→ Texte à lire
%%
Acériculture
Révolution dans le sirop
La Presse
« J’ai eu envie d’ouvrir la fenêtre pour laisser entrer un peu d’oxygène », compare Florent Gagné. Son rapport très attendu sur l’état de l’acériculture québécoise a été dévoilé hier midi, à Québec. Son contenu ébranle la façon dont se gère actuellement le marché de l’érable, contrôlé par la Fédération des producteurs acéricoles du Québec.
« C’est un système dépassé qui ne ressemble pas à notre société », lance en entrevue M. Gagné, ancien directeur de la Sûreté du Québec, qui a reçu le mandat de faire la lumière sur l’acériculture au printemps dernier. Le ministre de l’Agriculture, des Pêcheries et de l’Alimentation, Pierre Paradis, était inquiet de voir que le Québec a perdu 10 % de la part de marché mondial du sirop d’érable. Durant ce temps, l’acériculture américaine a prospéré. « Le sirop d’érable n’est plus la seule affaire du Québec », estime Florent Gagné, qui propose plusieurs brèches dans le système de gestion commune mis en place et géré par la Fédération.
Le Rapport compte 21 recommandations, dont l’abolition des contingents, ces droits d’entailler les érables qui limitent la production québécoise. Si cette recommandation était mise en place, les acériculteurs pourraient augmenter leur production de sirop à leur guise. Autre recommandation majeure : la possibilité pour un acériculteur de faire ses affaires en marge de la Fédération, à condition qu’il paye sa contribution au régime collectif. C’est précisément ce que demandent certains producteurs qui s’opposent aux mécanismes mis en place par la Fédération et contestent ce système devant les tribunaux. Jusqu’à maintenant, la Fédération n’était pas favorable à un tel assouplissement.
Présentement, tous les producteurs qui font du sirop en vrac (90 % de la production québécoise) doivent passer par l’agence de vente de la Fédération, qui prélève 0,12 $ par livre de sirop livré.
%%
Une série de fiches:
%%
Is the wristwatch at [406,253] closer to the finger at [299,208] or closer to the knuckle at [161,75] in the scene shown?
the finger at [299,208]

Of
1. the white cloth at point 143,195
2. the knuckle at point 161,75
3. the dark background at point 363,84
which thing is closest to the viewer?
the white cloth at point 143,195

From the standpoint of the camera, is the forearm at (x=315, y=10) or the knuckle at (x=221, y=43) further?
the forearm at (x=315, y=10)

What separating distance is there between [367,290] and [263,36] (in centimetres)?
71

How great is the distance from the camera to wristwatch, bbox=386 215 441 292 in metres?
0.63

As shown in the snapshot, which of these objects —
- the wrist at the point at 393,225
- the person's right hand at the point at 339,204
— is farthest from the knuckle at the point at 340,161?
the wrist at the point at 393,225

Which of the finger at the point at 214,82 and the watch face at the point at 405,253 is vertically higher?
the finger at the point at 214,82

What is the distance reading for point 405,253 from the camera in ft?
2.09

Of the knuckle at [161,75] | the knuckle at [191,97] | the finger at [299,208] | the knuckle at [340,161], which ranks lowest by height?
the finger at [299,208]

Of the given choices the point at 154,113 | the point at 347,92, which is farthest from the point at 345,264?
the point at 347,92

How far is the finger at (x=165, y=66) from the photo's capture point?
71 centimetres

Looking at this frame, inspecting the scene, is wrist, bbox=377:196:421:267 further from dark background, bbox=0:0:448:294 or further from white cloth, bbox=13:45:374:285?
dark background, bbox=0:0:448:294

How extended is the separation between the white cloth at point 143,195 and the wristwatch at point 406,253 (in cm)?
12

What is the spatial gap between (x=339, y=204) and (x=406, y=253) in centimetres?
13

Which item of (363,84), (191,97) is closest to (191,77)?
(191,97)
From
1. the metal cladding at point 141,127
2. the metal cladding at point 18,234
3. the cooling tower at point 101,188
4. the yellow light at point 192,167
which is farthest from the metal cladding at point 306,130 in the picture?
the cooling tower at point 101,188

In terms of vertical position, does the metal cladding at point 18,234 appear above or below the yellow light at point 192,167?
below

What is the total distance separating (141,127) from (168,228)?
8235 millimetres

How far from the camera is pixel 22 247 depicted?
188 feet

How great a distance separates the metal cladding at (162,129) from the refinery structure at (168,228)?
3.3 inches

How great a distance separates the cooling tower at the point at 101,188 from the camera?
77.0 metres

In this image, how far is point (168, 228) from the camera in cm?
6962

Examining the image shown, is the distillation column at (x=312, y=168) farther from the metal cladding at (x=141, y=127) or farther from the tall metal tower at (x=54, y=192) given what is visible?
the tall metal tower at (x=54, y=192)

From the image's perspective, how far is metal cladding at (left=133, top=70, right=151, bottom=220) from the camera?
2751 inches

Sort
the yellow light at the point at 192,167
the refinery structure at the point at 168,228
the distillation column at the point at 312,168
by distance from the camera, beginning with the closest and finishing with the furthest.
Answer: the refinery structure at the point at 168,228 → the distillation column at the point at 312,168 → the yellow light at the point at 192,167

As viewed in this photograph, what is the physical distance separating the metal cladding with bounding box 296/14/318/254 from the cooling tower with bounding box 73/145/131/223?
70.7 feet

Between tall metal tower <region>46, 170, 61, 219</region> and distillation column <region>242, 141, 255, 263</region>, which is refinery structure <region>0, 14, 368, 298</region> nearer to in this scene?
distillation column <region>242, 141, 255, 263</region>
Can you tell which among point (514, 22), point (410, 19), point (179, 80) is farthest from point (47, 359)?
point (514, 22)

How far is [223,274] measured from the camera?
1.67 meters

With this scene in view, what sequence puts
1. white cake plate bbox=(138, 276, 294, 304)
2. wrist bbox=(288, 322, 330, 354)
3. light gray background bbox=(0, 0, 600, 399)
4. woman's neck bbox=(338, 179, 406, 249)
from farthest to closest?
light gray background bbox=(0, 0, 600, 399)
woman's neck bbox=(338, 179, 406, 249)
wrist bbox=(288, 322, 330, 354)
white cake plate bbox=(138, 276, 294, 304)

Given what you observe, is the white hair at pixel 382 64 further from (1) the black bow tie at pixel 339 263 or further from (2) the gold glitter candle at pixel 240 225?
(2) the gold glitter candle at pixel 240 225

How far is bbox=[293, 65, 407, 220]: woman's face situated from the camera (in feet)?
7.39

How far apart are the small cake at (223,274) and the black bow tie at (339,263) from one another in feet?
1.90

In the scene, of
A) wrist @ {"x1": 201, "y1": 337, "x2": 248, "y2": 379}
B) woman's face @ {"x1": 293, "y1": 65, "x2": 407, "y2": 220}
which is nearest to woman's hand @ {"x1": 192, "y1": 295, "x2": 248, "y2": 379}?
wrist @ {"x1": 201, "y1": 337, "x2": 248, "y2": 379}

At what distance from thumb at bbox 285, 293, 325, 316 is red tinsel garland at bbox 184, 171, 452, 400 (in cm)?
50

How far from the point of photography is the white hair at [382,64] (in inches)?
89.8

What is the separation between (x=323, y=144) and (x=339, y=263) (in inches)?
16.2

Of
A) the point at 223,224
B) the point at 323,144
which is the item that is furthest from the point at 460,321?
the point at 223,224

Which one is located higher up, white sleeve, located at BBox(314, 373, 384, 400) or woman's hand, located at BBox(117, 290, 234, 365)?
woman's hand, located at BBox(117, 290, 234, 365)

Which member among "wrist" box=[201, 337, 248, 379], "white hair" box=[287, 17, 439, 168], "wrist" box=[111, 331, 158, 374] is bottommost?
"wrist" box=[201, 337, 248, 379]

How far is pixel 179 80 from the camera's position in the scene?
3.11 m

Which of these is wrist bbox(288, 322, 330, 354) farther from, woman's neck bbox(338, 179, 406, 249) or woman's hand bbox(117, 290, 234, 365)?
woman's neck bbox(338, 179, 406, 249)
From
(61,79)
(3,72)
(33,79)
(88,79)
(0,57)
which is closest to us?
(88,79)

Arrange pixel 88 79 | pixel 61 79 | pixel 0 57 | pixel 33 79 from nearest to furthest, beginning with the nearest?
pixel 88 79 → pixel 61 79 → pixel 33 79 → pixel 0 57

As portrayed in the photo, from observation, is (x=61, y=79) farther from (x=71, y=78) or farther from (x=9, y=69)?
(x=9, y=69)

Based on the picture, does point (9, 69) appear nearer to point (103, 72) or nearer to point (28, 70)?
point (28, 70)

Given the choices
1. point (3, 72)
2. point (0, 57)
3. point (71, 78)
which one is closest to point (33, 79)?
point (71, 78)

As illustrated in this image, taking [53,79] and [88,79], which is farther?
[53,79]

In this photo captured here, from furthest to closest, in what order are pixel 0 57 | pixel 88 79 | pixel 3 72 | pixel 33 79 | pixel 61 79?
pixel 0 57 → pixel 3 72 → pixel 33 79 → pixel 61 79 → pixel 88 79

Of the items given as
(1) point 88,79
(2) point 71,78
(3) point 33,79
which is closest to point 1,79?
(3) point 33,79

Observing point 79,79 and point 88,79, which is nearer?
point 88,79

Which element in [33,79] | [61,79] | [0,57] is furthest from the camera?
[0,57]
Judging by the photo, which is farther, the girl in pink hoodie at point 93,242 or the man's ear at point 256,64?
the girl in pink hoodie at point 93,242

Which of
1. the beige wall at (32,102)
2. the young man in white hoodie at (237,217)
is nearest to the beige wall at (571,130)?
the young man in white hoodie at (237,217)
%%
→ Défis
1/ Citez, s'il vous plaît, tout ce qui va de « Présentement, tous les » jusqu'à « de sirop livré. » dans le texte sur l'acériculture.
2/ Poursuivez le texte sur l'acériculture au-delà de sa dernière phrase.

→ Réponses fournies
1/
Présentement, tous les producteurs qui font du sirop en vrac (90 % de la production québécoise) doivent passer par l’agence de vente de la Fédération, qui prélève 0,12 $ par livre de sirop livré.

2/
Florent Gagné ne met pas un terme au système actuel. « Je vois plutôt mon rapport comme étant sous le signe de la continuité », explique-t-il. L’étude commence d’ailleurs en rappelant que l’acériculture québécoise se porte bien : la production de sirop, l’exportation et le prix payé aux agriculteurs ont tous augmenté. Il faut cependant rendre le système plus souple, dit Florent Gagné.
« Tous les feux sont verts sur le marché international. Alors, soyons assez intelligents pour nous enlever une rigidité que nous nous sommes nous-mêmes imposée. »
— Florent Gagné
En plus d’aborder les mécanismes de mises en marché des produits de l’érable, Florent Gagné parle de la qualité du sirop, un aspect qui est souvent laissé de côté. « On a beaucoup travaillé sur le volume et on a développé un produit standardisé, déplore Florent Gagné. Il faut aussi travailler sur la différenciation du produit. On a vraiment du chemin à faire. Les Québécois ont changé. Il faut arriver à faire un produit que les consommateurs veulent, plutôt que de leur imposer ce qu’on a en main. Présentement, les acheteurs sont condamnés à acheter les lots que la Fédération leur impose. »
Reste à voir maintenant ce que le ministre Pierre Paradis va faire de ces 21 recommandations. En 2008, Jean Pronovost avait présidé la Commission sur l’avenir de l’agriculture et de l’agroalimentaire québécois qui avait conclu qu’il fallait mettre fin au monopole syndical de l’Union des producteurs agricoles du Québec. La recommandation n’avait pas eu de suite.
Hier midi, en conférence de presse, Pierre Paradis a clairement fait savoir qu’il entend mettre en œuvre les recommandations du rapport Gagné. « Je n’ai pas la réputation de tabletter des rapports », a-t-il dit, aux côtés de Florent Gagné. « En une dizaine d’années, nous avons perdu 10 % de nos parts de marché à l’échelle mondiale, et, si rien ne change, c’est un autre 10 % qui sera perdu d’ici 2025. Le repositionnement de cette industrie est devenu incontournable. En me projetant en 2025, je ne voulais pas laisser le souvenir d’un ministre qui n’a pas posé les gestes nécessaires pour enrayer ce déclin », a ajouté M. Paradis.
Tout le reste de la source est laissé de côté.